# Imports

In [23]:
from docarray import DocumentArray
from docarray import Document
from transformers import AutoModel, AutoTokenizer
from pprint import pprint


# Setup

Import some documents:

In [2]:
da = DocumentArray(storage='weaviate', config={'host': 'weaviate'})

with da:
    da.extend(
        [
            Document(text='Persist Documents with Weaviate.'),
            Document(text='And enjoy fast nearest neighbor search.'),
            Document(text='All while using DocArray API.'),
        ]
    )


Create embeddings for the imported documents:

In [3]:
tokenizer = AutoTokenizer.from_pretrained('bert-base-uncased')
model = AutoModel.from_pretrained('bert-base-uncased')


def collate_fn(da):
    return tokenizer(da.texts, return_tensors='pt', truncation=True, padding=True)

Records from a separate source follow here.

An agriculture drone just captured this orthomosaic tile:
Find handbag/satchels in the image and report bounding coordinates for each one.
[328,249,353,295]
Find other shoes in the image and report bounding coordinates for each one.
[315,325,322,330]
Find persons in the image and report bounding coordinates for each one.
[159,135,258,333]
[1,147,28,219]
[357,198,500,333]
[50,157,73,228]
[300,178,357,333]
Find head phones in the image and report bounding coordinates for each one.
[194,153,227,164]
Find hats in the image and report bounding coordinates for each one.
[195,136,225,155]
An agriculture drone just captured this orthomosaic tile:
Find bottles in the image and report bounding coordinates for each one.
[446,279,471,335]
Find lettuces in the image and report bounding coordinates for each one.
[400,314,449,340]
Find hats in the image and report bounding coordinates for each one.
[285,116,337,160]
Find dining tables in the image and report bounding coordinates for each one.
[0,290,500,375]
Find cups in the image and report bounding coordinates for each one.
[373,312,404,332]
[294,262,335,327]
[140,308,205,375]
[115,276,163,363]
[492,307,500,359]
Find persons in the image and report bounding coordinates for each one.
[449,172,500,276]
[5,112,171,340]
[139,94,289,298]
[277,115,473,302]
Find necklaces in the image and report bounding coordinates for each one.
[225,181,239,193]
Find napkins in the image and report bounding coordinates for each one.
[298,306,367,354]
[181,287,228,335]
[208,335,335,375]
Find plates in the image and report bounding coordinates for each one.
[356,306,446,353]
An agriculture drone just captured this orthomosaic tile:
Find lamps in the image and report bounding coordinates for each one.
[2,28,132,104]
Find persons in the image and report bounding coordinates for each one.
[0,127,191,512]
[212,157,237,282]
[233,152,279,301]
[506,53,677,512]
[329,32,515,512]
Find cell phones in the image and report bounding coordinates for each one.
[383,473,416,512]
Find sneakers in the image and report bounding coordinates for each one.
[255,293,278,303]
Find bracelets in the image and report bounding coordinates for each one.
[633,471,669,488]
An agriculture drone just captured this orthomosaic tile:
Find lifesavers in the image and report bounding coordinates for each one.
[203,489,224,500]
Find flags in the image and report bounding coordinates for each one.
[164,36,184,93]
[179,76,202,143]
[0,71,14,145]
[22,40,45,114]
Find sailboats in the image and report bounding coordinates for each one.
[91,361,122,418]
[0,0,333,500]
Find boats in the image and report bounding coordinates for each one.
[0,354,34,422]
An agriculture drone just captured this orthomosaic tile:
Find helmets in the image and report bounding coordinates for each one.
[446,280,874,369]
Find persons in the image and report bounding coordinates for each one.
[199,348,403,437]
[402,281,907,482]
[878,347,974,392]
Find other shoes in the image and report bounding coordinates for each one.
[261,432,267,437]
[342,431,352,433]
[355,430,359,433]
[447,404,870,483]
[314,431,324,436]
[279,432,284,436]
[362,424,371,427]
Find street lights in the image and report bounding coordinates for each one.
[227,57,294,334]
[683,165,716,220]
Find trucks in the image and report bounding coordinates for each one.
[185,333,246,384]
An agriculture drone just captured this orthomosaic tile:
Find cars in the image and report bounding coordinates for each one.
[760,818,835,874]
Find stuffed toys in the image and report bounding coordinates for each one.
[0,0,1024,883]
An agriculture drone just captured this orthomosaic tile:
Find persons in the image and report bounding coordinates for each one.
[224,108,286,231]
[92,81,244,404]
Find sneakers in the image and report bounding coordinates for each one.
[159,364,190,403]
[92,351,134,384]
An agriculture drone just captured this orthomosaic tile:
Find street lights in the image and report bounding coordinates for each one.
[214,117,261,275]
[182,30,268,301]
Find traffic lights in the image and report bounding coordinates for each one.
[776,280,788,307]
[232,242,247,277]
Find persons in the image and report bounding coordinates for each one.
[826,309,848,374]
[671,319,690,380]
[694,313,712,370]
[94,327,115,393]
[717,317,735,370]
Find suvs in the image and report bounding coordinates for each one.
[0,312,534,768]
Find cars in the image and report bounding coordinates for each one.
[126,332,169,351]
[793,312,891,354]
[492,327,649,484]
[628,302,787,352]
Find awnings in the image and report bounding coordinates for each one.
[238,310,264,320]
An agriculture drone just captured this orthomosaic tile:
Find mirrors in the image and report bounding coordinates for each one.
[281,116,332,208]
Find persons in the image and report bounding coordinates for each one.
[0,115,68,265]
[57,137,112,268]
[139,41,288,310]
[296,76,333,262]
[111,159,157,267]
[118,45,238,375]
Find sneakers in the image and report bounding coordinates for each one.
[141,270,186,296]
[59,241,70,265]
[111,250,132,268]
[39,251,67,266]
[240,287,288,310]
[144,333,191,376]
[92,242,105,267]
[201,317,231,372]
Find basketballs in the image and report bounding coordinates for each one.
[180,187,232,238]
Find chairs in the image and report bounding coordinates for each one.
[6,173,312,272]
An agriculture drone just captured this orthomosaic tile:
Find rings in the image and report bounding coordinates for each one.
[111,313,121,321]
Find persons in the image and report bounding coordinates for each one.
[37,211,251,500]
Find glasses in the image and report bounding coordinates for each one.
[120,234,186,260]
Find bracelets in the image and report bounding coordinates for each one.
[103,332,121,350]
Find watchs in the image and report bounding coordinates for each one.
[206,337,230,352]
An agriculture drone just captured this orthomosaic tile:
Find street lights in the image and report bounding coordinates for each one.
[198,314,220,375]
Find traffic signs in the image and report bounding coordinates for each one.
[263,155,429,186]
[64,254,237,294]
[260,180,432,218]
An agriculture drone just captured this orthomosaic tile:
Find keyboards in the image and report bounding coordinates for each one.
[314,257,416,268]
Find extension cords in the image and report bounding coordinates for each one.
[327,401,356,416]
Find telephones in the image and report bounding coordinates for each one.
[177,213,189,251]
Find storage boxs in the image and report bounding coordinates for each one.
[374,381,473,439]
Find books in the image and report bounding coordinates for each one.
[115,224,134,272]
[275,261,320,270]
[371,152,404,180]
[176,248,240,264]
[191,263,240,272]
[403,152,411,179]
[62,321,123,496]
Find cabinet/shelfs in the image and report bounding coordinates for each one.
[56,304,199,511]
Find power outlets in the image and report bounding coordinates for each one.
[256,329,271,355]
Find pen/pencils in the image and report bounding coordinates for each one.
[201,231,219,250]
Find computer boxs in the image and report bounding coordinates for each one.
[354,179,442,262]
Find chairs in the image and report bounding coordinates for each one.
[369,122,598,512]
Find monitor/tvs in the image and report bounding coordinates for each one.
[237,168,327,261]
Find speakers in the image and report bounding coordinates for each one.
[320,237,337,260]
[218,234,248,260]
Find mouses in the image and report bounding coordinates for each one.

da.embed(model, collate_fn=collate_fn)


Downloading: 100%|██████████| 28.0/28.0 [00:00<00:00, 15.7kB/s]
Downloading: 100%|██████████| 570/570 [00:00<00:00, 445kB/s]
Downloading: 100%|██████████| 232k/232k [00:00<00:00, 27.0MB/s]
Downloading: 100%|██████████| 466k/466k [00:00<00:00, 30.2MB/s]
Downloading: 100%|██████████| 440M/440M [00:14<00:00, 30.8MB/s] 
Some weights of the model checkpoint at bert-base-uncased were not used when initializing BertModel: ['cls.predictions.decoder.weight', 'cls.predictions.transform.LayerNorm.bias', 'cls.predictions.transform.LayerNorm.weight', 'cls.predictions.bias', 'cls.seq_relationship.bias', 'cls.predictions.transform.dense.bias', 'cls.predictions.transform.dense.weight', 'cls.seq_relationship.weight']
- This IS expected if you are initializing BertModel from the checkpoint of a model trained on another task or with another architecture (e.g. initializing a BertForSequenceClassification model from a BertForPreTraining model).
- This IS NOT expected if you are initializing BertModel from 

# Semantic Search

In [5]:
results = da.find(
    DocumentArray([Document(text='How to persist Documents')]).embed(
        model, collate_fn=collate_fn
    ),
    limit=1,
)

results[0].texts


  batch_inputs[k] = torch.tensor(v, device=device)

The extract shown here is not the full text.